Histoire du village

Le document le plus ancien existant à notre connaissance et faisant référence à Sansa est daté du XIème siècle, plus précisément du 28 août 1067. Il s'agit d’un testament dans lequel Sansa apparaît sous l'appellation de Santiano.
Un siècle plus tard, le 20 décembre 1189, Sansa figure dans un acte de vente sous la désignation de Villa Sanciani, in parrochia Sancti Johanis, acte qui nous apprend par la même occasion la christianisation tardive du village puisque ce n’est qu’entre ces deux dates que celui-ci est devenu une paroisse, dédiée à Saint Jean. D’autres sources nous indiquent en effet qu’à la même époque des pratiques païennes avaient cours localement, notamment sous la forme du culte des arbres (1). Il est donc permis de penser que le début de la construction de l’église romane de Sansa date de cette période.
Une étude de l'abbé Giralt nous apprend qu’en 1263 le roi d’Aragon reconnaît au prieur de Corneilla de Conflent la possession de la villa de Censiano.
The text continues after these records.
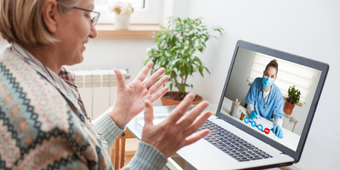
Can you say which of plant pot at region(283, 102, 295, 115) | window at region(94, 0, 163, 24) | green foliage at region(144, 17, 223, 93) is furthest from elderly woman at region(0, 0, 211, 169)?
window at region(94, 0, 163, 24)

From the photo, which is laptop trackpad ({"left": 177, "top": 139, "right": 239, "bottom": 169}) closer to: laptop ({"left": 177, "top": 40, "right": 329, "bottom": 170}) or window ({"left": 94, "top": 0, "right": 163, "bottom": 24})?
laptop ({"left": 177, "top": 40, "right": 329, "bottom": 170})

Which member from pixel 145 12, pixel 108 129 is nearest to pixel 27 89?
pixel 108 129

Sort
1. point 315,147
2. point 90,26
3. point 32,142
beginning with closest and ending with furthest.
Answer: point 32,142 < point 90,26 < point 315,147

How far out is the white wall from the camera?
3.67ft

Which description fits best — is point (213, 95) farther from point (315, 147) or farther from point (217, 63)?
point (315, 147)

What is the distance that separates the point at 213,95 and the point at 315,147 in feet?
3.25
Sautons rapidement quelques siècles. La même étude nous informe que, à l’époque des guerres de religions qui ensanglantaient le tout proche royaume de France, Sansa avait été incendié par les Français et sa population anéantie par la peste et la guerre, de sorte que le 25 septembre 1562 le Prieur de Corneilla de Conflent repeupla de village avec six familles de Matemala, en Capcir, et deux d' Eyne, en Cerdagne, familles dont les noms suivent : Pau Noliach, Guixo Fondera, Ramon Verges, Joan Salvat Major de Dias, Joan Salvat Menor de Dias, Joan Predell, Gaspar Deulofeu, Jaume Salvat, et Barthomeu Deunies ou Deunido. Parmi les conditions d'inféodation faites aux nouveaux venus, on note l'obligation de relever le château, alors détruit, qui devait leur servir de refuge en temps de guerre.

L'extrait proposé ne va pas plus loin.